GOAL OF THE EXERCISE:
In the data that follows, count every line holding the string "frames" and give the count alone.

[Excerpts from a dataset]
____
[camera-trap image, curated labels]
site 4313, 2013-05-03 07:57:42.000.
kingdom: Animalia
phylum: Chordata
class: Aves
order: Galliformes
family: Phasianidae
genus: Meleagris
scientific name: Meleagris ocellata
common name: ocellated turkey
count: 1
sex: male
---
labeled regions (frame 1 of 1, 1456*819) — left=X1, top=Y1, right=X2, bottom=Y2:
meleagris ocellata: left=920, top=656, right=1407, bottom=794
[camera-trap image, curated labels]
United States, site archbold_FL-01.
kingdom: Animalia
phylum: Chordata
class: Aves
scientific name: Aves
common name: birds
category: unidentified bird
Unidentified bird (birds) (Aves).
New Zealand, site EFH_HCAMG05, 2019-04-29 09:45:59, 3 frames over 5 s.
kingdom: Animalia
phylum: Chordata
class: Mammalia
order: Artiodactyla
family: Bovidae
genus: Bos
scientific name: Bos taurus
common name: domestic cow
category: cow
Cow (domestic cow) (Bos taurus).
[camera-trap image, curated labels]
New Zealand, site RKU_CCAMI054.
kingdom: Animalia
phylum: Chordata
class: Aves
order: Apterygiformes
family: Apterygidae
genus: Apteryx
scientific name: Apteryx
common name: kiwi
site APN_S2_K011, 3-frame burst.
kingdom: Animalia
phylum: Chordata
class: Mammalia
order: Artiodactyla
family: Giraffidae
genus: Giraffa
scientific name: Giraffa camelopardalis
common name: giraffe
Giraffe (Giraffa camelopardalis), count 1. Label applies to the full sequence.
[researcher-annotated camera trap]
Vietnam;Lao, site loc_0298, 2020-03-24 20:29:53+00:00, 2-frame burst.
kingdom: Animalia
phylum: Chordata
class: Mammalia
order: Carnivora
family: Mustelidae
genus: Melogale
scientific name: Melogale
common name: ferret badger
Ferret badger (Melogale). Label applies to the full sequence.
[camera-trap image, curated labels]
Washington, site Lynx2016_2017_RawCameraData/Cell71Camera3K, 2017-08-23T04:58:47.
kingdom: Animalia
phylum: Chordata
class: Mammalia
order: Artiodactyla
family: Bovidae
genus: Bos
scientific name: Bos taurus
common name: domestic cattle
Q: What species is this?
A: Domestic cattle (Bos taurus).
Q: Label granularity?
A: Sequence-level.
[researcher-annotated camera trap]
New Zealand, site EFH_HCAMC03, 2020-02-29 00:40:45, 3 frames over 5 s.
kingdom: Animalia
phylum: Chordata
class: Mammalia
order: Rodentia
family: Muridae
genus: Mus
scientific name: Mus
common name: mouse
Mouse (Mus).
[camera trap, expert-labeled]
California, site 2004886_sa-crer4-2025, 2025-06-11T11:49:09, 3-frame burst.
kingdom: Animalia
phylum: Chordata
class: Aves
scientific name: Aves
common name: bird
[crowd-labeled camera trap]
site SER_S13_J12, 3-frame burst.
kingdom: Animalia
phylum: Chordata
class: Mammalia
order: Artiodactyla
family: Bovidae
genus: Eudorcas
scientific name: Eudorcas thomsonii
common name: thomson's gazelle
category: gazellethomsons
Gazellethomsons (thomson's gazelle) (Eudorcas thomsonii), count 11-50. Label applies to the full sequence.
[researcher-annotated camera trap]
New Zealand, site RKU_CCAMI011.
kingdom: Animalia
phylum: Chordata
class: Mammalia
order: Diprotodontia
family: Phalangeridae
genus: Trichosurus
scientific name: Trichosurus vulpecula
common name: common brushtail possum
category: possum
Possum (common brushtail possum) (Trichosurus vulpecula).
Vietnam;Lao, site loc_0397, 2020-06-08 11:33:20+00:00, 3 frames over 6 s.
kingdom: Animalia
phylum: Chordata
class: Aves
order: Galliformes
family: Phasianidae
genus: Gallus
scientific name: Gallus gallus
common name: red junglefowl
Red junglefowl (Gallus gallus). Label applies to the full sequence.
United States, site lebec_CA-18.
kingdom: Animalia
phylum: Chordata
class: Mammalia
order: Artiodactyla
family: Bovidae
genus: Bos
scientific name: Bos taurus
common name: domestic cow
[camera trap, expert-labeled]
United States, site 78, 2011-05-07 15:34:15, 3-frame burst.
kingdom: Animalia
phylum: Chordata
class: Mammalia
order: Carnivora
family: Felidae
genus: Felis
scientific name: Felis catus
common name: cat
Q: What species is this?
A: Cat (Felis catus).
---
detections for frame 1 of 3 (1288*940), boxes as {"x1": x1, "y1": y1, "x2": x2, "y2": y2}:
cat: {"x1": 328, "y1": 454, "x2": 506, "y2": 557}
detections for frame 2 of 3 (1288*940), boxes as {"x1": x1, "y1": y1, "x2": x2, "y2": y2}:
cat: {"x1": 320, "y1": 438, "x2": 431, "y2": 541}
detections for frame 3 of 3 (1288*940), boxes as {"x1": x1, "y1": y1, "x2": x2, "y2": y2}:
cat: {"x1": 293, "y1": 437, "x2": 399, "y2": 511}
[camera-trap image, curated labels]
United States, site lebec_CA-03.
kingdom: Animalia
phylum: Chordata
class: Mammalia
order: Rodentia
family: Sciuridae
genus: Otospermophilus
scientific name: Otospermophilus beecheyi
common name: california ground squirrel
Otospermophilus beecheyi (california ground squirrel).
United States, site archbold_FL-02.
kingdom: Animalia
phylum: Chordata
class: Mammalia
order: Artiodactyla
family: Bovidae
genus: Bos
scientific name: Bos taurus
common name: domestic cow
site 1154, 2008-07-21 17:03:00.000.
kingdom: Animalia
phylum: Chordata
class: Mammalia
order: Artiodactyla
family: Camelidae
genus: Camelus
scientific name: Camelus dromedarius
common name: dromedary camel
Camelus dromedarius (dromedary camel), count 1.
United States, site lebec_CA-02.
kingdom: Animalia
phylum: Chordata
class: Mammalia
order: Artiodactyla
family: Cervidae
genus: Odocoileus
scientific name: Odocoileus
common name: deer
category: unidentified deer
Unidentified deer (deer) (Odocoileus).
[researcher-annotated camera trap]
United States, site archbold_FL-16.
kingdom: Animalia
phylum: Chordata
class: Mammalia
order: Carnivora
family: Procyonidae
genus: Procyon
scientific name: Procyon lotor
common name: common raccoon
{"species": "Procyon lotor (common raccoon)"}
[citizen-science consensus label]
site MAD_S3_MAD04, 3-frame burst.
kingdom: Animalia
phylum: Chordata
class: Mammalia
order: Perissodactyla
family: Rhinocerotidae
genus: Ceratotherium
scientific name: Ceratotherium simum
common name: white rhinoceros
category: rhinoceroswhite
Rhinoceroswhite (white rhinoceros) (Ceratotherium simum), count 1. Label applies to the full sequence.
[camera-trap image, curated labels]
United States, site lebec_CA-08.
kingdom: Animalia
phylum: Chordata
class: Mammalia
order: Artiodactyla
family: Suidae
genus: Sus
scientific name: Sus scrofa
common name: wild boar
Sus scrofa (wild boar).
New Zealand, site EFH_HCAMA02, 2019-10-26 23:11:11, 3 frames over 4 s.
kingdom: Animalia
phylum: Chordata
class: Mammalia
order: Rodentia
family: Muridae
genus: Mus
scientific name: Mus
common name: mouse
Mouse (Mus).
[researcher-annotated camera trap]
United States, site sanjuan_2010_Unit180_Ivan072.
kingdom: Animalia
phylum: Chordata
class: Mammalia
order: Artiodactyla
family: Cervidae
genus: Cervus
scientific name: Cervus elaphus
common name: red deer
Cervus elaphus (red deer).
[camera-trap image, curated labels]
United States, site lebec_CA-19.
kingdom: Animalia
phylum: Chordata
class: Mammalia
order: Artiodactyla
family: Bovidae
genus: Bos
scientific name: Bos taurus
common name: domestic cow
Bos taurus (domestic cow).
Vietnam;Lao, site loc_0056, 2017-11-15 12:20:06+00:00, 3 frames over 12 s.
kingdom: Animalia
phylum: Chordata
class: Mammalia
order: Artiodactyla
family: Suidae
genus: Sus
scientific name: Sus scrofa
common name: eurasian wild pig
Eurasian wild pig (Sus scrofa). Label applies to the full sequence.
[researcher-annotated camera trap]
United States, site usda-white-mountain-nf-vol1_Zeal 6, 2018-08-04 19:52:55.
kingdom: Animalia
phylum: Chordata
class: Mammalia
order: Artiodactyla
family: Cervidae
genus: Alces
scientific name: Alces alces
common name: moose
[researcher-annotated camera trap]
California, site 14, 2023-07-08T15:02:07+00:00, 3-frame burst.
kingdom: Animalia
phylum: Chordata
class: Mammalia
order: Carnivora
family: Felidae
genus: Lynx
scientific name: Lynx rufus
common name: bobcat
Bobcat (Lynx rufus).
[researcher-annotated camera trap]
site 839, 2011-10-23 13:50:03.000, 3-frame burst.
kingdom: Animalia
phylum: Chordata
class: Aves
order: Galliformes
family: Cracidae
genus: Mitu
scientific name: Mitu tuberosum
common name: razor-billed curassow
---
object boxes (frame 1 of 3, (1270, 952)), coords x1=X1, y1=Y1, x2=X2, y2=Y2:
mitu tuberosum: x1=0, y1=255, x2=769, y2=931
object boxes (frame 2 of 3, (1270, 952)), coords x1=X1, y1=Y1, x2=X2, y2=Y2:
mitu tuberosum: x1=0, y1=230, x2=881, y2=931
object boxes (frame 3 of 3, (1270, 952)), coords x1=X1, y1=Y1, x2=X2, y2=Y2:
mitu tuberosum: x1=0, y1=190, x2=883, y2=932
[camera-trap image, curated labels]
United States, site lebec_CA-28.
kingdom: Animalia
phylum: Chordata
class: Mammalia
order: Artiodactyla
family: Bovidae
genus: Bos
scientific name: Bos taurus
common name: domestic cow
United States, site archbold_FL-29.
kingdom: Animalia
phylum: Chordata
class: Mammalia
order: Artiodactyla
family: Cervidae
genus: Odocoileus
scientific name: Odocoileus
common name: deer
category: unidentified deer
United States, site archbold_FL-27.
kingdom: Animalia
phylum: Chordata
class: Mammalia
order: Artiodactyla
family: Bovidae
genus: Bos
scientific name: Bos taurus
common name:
____
YOUR SOLUTION:
5